At the heart of the Supreme Court decision on Miller sits their view of the supremacy of the Westminster Parliament, and that will not change.

Peter seems to imply that by “cutting Westminster out of the process altogether” the SNP should opt for a declaration of UDI in the Holyrood Parliament. For UDI to be successful would require an overwhelming support for independence, at a level where even the courts and police were at one with the need for it. Politics can triumph legality, as was shown by the Statute of Westminster when the Dominions cut the legislative chord with Westminster. But at the present level of support for independence, we are a long way from that being an option.

READ MORE: The FM has painted herself into a corner over Section 30 orders

I can understand the impatience in the independence movement, but Brexit has created a new paradigm the full implications of which, on the case for independence, will not be known until the final UK-EU treaty, and how it works in practice. The task then will be to build the independence vote to a much higher level than now, 60% – not through marches, however good they are for morale, but by engaging with the people at community and doorstep level in an educational campaign based on a well thought out, detailed policy.

I pitch aiming support at that level because, unlike now at 45-50%, it would be exceedingly difficult for any government at Westminster to deny what would patently be a legitimate demand for a referendum.

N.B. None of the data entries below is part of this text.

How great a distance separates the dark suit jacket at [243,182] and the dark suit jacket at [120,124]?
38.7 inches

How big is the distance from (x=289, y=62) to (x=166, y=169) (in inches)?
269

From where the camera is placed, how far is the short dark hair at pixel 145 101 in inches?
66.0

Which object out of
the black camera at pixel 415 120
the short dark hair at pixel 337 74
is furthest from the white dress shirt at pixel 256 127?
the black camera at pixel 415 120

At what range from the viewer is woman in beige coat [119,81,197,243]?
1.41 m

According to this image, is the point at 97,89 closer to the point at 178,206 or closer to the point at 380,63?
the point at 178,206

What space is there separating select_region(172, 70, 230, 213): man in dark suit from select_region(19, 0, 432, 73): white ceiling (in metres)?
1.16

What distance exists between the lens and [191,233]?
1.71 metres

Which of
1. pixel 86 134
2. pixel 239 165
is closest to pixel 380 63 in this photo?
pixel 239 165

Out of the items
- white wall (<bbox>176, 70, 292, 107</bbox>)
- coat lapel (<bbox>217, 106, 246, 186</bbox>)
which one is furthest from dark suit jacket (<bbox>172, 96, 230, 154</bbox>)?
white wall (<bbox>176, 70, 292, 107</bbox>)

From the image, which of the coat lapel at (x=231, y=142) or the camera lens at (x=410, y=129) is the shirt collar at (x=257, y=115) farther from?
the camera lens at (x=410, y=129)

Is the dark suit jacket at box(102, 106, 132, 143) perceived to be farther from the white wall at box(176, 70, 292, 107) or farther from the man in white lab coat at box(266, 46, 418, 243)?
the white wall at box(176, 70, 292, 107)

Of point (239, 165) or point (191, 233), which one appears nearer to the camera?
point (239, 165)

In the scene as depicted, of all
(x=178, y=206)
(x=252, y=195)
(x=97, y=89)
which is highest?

Sixty per cent too high? We were at only 29% in February 2014, and the difference on polling day was due to a campaign that was more like a national teach-in as the people engaged in politics in a way never seen since 1945. My way will take time, but it is far better to take time and win than rush in and lose.

Jim Sillars
Edinburgh

AN idea. Getting ready for independence. Do not sell off Prestwick Airport. Instead start up a Scottish Government-funded research project based at Prestwick. This would be charged with the development of expertise in drone aircraft with a view to launching long-duration surveillance of Scottish fishing waters etc by long duration flights of drone craft equipped with powerful cameras, search lights and powered by hydrogen fuel cells or whatever seems suitable and carbon-neutral.

This seems likely to be more affordable in the long run than purchasing manned US surveillance craft. It seems to me that a small team of scientists (recruited from universities and industry) would be sustainable for a few years and could, in the long run, provide the birth of a lucrative export industry.